**Requirement 1:** Could you copy out the whole passage on how search engines index and store data, word for word?

**Text shown:**
☆ ☆ ☆ ☆ ☆ ☆ ☆
3. Build Index: After collecting all the data, search-engines build an index to store that data
So that user can access pages quickly. Different search-engines use different approach for indexing. Due to– this fact the different search-engines give different results for the same query. Some important considerations for building indexes include: the frequency of a term of appearing in a web-page, part of a web-page where that term appears, font-size of a term (whether capitalized or not). In fact, Google ranks a page higher if more number of pages vote (having links) to that particular page.
4. Data Encoding: Before storing the indexing information in databases, it is encoded into reduced size to speed up the response time of particular search-engine.
5. Store Data: the last step is to store this indexing information into databases.
☆ ☆ ☆ ☆ ☆ ☆ ☆
**Requirement 2:** Can you pull every caption line from the listing below, reproducing each one verbatim and leaving the pictures out?

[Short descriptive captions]
☆ ☆ ☆ ☆ ☆ ☆ ☆
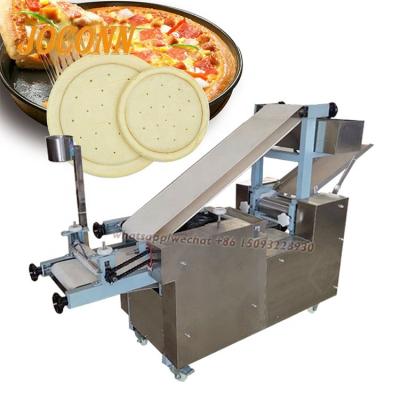 China low energy high speed pressing naan roti baking line making machine/full automatic roti maker roti naan making machine for sale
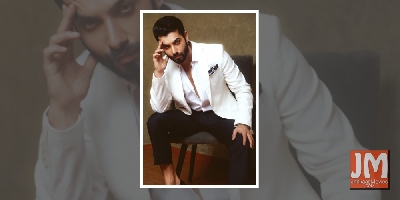 Sharad Malhotra opens up on his directorial debut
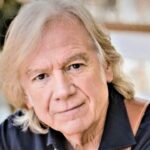 Justin Hayward - Forever Autumn Tour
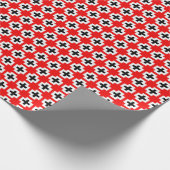 Terrazzo Pattern 03 Cadeaupapier (Hoek)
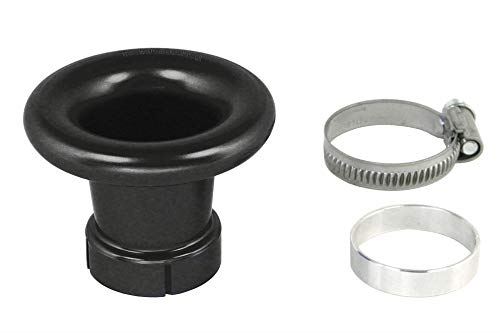 楽天市場】スペシャルパーツ武川 カールファンネル 取付径44.4mm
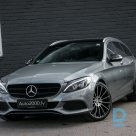 Продается Mercedes-Benz C200 Bluetec 100kw 136л.с., 2015 г.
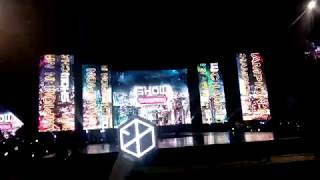 181028 EXO VCR and \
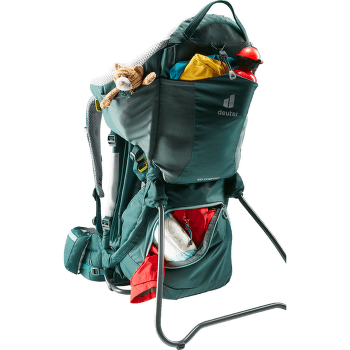 Scaun deuter Kid Comfort (3620221) Maron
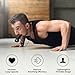Spectent Breathing Trainer for Portable Lung Trainer, Breathing Resistance Trainer for Daily Fitness Training, Breathing Trainer for Lungs Different Fitness Needs & Easy to Clean.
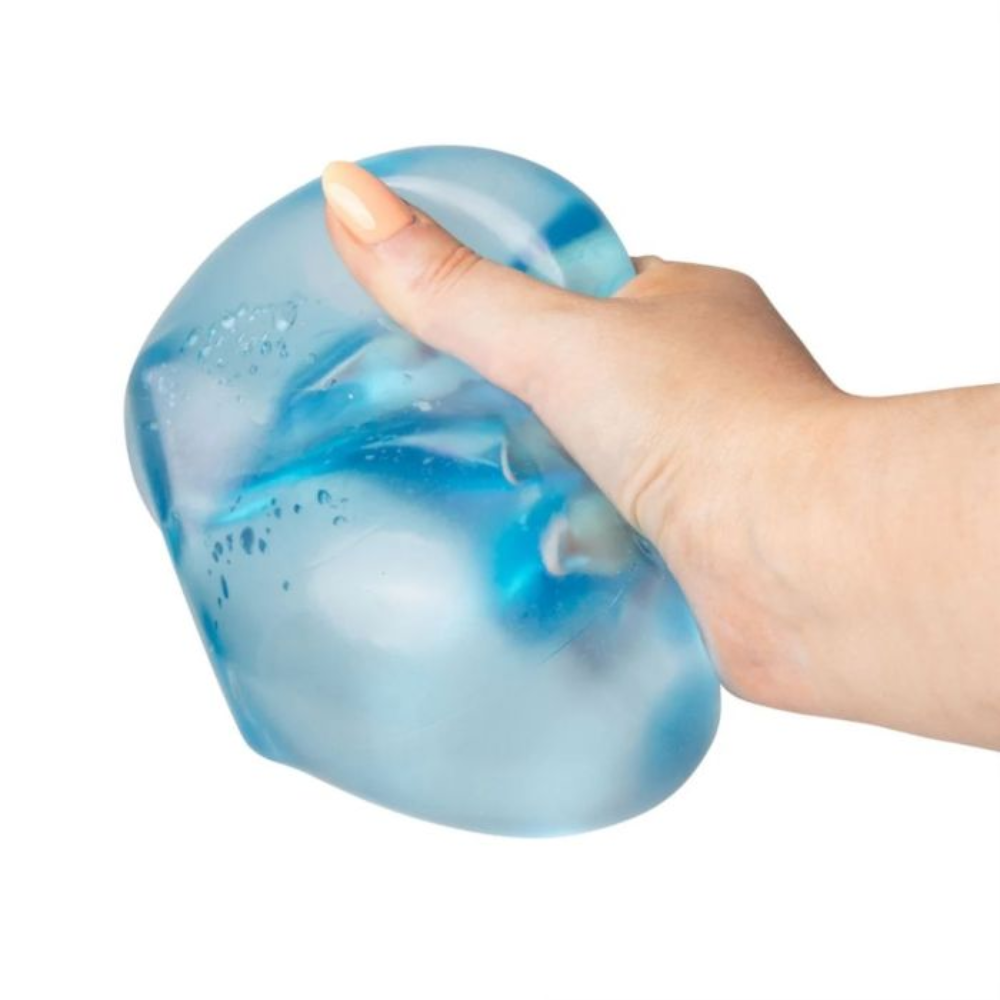 Scrunchems Giant Sugar Cube Assorted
☆ ☆ ☆ ☆ ☆ ☆ ☆
**Expected output 1:**
3. Build Index: After collecting all the data, search-engines build an index to store that data
So that user can access pages quickly. Different search-engines use different approach for indexing. Due to– this fact the different search-engines give different results for the same query. Some important considerations for building indexes include: the frequency of a term of appearing in a web-page, part of a web-page where that term appears, font-size of a term (whether capitalized or not). In fact, Google ranks a page higher if more number of pages vote (having links) to that particular page.
4. Data Encoding: Before storing the indexing information in databases, it is encoded into reduced size to speed up the response time of particular search-engine.
5. Store Data: the last step is to store this indexing information into databases.

**Expected output 2:**
 China low energy high speed pressing naan roti baking line making machine/full automatic roti maker roti naan making machine for sale
 Sharad Malhotra opens up on his directorial debut
 Justin Hayward - Forever Autumn Tour
 Terrazzo Pattern 03 Cadeaupapier (Hoek)
 楽天市場】スペシャルパーツ武川 カールファンネル 取付径44.4mm
 Продается Mercedes-Benz C200 Bluetec 100kw 136л.с., 2015 г.
 181028 EXO VCR and \
 Scaun deuter Kid Comfort (3620221) Maron
Spectent Breathing Trainer for Portable Lung Trainer, Breathing Resistance Trainer for Daily Fitness Training, Breathing Trainer for Lungs Different Fitness Needs & Easy to Clean.
 Scrunchems Giant Sugar Cube Assorted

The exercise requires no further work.